• Exercise objective
Word for word, restate every line of the material.

# Start of Records to process

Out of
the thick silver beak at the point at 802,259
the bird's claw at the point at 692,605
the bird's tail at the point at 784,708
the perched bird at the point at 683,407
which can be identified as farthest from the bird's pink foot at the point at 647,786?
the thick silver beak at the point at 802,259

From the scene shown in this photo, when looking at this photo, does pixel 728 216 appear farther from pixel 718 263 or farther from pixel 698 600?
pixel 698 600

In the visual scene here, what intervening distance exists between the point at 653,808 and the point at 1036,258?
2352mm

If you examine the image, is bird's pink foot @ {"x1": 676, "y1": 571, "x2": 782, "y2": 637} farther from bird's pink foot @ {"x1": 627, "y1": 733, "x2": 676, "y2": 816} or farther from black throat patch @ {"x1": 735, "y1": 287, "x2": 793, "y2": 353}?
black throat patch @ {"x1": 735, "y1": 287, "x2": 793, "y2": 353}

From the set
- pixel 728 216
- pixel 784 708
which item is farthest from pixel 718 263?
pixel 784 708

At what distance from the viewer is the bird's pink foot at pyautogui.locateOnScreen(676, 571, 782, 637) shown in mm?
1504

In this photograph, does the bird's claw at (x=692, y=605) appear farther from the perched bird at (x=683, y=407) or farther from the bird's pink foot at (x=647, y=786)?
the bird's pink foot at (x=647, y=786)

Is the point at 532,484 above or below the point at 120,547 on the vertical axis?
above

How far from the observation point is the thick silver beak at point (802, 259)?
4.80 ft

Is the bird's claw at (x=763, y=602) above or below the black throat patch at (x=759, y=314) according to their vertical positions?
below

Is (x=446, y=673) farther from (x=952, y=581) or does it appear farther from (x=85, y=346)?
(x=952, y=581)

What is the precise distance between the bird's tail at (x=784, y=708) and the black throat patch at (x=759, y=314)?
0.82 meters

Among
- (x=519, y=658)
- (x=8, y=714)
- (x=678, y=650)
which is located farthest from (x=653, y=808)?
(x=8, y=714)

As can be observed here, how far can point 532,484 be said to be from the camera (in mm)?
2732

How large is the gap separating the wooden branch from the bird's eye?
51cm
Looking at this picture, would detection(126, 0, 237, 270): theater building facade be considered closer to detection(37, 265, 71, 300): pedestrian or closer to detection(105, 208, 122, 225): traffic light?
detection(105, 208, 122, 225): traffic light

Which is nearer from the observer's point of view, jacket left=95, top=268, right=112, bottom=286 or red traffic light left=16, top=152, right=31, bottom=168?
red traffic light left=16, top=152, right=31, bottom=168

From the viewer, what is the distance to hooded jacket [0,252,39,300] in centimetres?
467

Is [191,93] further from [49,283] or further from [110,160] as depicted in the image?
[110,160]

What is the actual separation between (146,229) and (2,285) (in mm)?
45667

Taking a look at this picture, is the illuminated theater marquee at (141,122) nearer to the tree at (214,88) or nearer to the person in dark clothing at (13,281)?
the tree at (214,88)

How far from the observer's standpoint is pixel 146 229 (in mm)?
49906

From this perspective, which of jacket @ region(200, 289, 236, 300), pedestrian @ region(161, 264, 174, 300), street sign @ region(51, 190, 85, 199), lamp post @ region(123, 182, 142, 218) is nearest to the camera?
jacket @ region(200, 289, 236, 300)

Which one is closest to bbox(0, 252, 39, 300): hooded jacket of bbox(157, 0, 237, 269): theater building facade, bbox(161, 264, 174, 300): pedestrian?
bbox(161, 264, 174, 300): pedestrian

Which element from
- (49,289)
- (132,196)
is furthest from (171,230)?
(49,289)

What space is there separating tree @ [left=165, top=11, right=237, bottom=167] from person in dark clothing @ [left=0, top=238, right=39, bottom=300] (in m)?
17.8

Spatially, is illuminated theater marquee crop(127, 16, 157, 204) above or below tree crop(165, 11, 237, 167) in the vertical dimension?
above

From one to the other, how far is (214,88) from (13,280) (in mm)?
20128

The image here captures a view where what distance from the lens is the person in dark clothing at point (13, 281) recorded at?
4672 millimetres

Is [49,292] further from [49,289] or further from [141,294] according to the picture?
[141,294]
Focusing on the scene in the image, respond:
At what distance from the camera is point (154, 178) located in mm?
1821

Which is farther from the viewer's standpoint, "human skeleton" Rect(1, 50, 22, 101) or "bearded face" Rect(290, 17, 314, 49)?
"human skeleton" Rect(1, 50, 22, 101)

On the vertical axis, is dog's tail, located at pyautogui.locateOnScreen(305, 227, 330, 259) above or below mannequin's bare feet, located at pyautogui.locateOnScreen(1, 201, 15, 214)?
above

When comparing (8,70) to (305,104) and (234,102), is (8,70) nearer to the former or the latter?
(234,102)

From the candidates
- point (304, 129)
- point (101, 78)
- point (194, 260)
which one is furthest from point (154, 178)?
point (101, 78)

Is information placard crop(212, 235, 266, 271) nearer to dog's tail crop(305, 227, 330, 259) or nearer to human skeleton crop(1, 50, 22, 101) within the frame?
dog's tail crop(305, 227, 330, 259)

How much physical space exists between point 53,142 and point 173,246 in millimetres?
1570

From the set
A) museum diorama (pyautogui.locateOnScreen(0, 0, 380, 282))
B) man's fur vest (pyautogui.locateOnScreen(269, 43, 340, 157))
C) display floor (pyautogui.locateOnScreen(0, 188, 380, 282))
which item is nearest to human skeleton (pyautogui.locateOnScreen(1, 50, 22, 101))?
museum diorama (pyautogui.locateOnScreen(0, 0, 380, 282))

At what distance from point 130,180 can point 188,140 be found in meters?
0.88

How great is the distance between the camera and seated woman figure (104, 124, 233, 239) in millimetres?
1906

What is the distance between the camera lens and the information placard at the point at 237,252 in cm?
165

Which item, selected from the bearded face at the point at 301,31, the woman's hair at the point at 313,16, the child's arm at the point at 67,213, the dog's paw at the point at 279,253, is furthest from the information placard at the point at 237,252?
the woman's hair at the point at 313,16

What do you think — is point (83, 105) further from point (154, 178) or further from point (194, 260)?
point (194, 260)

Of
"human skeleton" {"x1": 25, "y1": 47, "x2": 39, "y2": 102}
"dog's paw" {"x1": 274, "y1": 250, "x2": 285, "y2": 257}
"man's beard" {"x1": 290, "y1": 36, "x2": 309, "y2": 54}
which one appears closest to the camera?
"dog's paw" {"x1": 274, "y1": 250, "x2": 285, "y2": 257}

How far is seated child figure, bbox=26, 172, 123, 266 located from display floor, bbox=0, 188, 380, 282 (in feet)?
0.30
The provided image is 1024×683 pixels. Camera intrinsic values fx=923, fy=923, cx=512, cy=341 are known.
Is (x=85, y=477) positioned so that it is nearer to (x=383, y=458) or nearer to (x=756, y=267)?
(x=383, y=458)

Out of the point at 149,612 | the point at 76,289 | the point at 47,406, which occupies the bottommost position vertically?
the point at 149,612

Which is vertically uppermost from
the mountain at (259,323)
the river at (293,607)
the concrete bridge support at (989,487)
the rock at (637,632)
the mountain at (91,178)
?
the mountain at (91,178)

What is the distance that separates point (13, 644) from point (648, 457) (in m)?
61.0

# End of Records to process

• Answer to the exercise
Out of
the thick silver beak at the point at 802,259
the bird's claw at the point at 692,605
the bird's tail at the point at 784,708
the perched bird at the point at 683,407
which can be identified as farthest from the bird's pink foot at the point at 647,786?
the thick silver beak at the point at 802,259

From the scene shown in this photo, when looking at this photo, does pixel 728 216 appear farther from pixel 718 263 or farther from pixel 698 600?
pixel 698 600

In the visual scene here, what intervening distance exists between the point at 653,808 and the point at 1036,258?
2352mm

If you examine the image, is bird's pink foot @ {"x1": 676, "y1": 571, "x2": 782, "y2": 637} farther from bird's pink foot @ {"x1": 627, "y1": 733, "x2": 676, "y2": 816} or farther from black throat patch @ {"x1": 735, "y1": 287, "x2": 793, "y2": 353}?
black throat patch @ {"x1": 735, "y1": 287, "x2": 793, "y2": 353}

From the set
- pixel 728 216
- pixel 784 708
which item is farthest from pixel 718 263?
pixel 784 708

At what distance from the viewer is the bird's pink foot at pyautogui.locateOnScreen(676, 571, 782, 637) shown in mm?
1504

In this photograph, does the bird's claw at (x=692, y=605) appear farther from the perched bird at (x=683, y=407) or farther from the bird's pink foot at (x=647, y=786)?
the bird's pink foot at (x=647, y=786)

Is the point at 532,484 above or below the point at 120,547 on the vertical axis?
above

How far from the observation point is the thick silver beak at point (802, 259)?
4.80 ft

Is the bird's claw at (x=763, y=602) above or below the black throat patch at (x=759, y=314) according to their vertical positions?
below

Is (x=446, y=673) farther from (x=952, y=581) or does it appear farther from (x=85, y=346)?
(x=952, y=581)

What is the precise distance between the bird's tail at (x=784, y=708) and the black throat patch at (x=759, y=314)?
0.82 meters

Among
- (x=519, y=658)
- (x=8, y=714)
- (x=678, y=650)
which is located farthest from (x=653, y=808)?
(x=8, y=714)

As can be observed here, how far can point 532,484 be said to be from the camera (in mm)?
2732

How large is the gap separating the wooden branch from the bird's eye?
51cm
Looking at this picture, would detection(126, 0, 237, 270): theater building facade be considered closer to detection(37, 265, 71, 300): pedestrian or closer to detection(105, 208, 122, 225): traffic light?
detection(105, 208, 122, 225): traffic light

Which is nearer from the observer's point of view, jacket left=95, top=268, right=112, bottom=286 or red traffic light left=16, top=152, right=31, bottom=168?
red traffic light left=16, top=152, right=31, bottom=168

From the viewer, what is the distance to hooded jacket [0,252,39,300] in centimetres?
467

Is [191,93] further from [49,283] or further from [110,160] as depicted in the image?
[110,160]

What is the actual separation between (146,229) and (2,285) (in mm)?
45667

Taking a look at this picture, is the illuminated theater marquee at (141,122) nearer to the tree at (214,88) or nearer to the person in dark clothing at (13,281)?
the tree at (214,88)

How far from the observer's standpoint is pixel 146 229 (in mm)?
49906

From this perspective, which of jacket @ region(200, 289, 236, 300), pedestrian @ region(161, 264, 174, 300), street sign @ region(51, 190, 85, 199), lamp post @ region(123, 182, 142, 218) is nearest to the camera?
jacket @ region(200, 289, 236, 300)

Which one is closest to bbox(0, 252, 39, 300): hooded jacket of bbox(157, 0, 237, 269): theater building facade, bbox(161, 264, 174, 300): pedestrian?
bbox(161, 264, 174, 300): pedestrian

Which element from
- (49,289)
- (132,196)
is furthest from (171,230)?
(49,289)

What space is there separating tree @ [left=165, top=11, right=237, bottom=167] from person in dark clothing @ [left=0, top=238, right=39, bottom=300] (in m)?
17.8

Spatially, is illuminated theater marquee crop(127, 16, 157, 204) above or below tree crop(165, 11, 237, 167) in the vertical dimension?
above

From one to the other, how far is (214,88) from (13,280) (in mm)?
20128

The image here captures a view where what distance from the lens is the person in dark clothing at point (13, 281) recorded at?
4672 millimetres

Is [49,292] further from [49,289] or further from [141,294] according to the picture?
[141,294]
Focusing on the scene in the image, respond:
At what distance from the camera is point (154, 178) located in mm?
1821

Which is farther from the viewer's standpoint, "human skeleton" Rect(1, 50, 22, 101) or "bearded face" Rect(290, 17, 314, 49)?
"human skeleton" Rect(1, 50, 22, 101)

On the vertical axis, is dog's tail, located at pyautogui.locateOnScreen(305, 227, 330, 259) above or below mannequin's bare feet, located at pyautogui.locateOnScreen(1, 201, 15, 214)?
above

When comparing (8,70) to (305,104) and (234,102), is (8,70) nearer to the former or the latter?
(234,102)

From the candidates
- point (304, 129)
- point (101, 78)
- point (194, 260)
which one is furthest from point (154, 178)?
point (101, 78)

Is information placard crop(212, 235, 266, 271) nearer to dog's tail crop(305, 227, 330, 259) or nearer to human skeleton crop(1, 50, 22, 101) within the frame?
dog's tail crop(305, 227, 330, 259)

How much physical space exists between point 53,142 and point 173,246 in millimetres?
1570

From the set
A) museum diorama (pyautogui.locateOnScreen(0, 0, 380, 282))
B) man's fur vest (pyautogui.locateOnScreen(269, 43, 340, 157))
C) display floor (pyautogui.locateOnScreen(0, 188, 380, 282))
which item is nearest to human skeleton (pyautogui.locateOnScreen(1, 50, 22, 101))?
museum diorama (pyautogui.locateOnScreen(0, 0, 380, 282))

At what distance from point 130,180 can point 188,140 be found in meters?
0.88

How great is the distance between the camera and seated woman figure (104, 124, 233, 239) in millimetres?
1906

What is the distance between the camera lens and the information placard at the point at 237,252 in cm?
165

Which item, selected from the bearded face at the point at 301,31, the woman's hair at the point at 313,16, the child's arm at the point at 67,213, the dog's paw at the point at 279,253, is furthest from the information placard at the point at 237,252?
the woman's hair at the point at 313,16

What do you think — is point (83, 105) further from point (154, 178) or further from point (194, 260)?
point (194, 260)

Of
"human skeleton" {"x1": 25, "y1": 47, "x2": 39, "y2": 102}
"dog's paw" {"x1": 274, "y1": 250, "x2": 285, "y2": 257}
"man's beard" {"x1": 290, "y1": 36, "x2": 309, "y2": 54}
which one appears closest to the camera?
"dog's paw" {"x1": 274, "y1": 250, "x2": 285, "y2": 257}

How far is seated child figure, bbox=26, 172, 123, 266 located from display floor, bbox=0, 188, 380, 282 (in feet)?
0.30
The provided image is 1024×683 pixels. Camera intrinsic values fx=923, fy=923, cx=512, cy=341 are known.
Is (x=85, y=477) positioned so that it is nearer to (x=383, y=458) or nearer to (x=756, y=267)?
(x=383, y=458)

Out of the point at 149,612 | the point at 76,289 | the point at 47,406, which occupies the bottommost position vertically?
the point at 149,612

Which is vertically uppermost from
the mountain at (259,323)
the river at (293,607)
the concrete bridge support at (989,487)
the rock at (637,632)
the mountain at (91,178)
?
the mountain at (91,178)

What is the distance that separates point (13, 644) from point (648, 457) (in m)?
61.0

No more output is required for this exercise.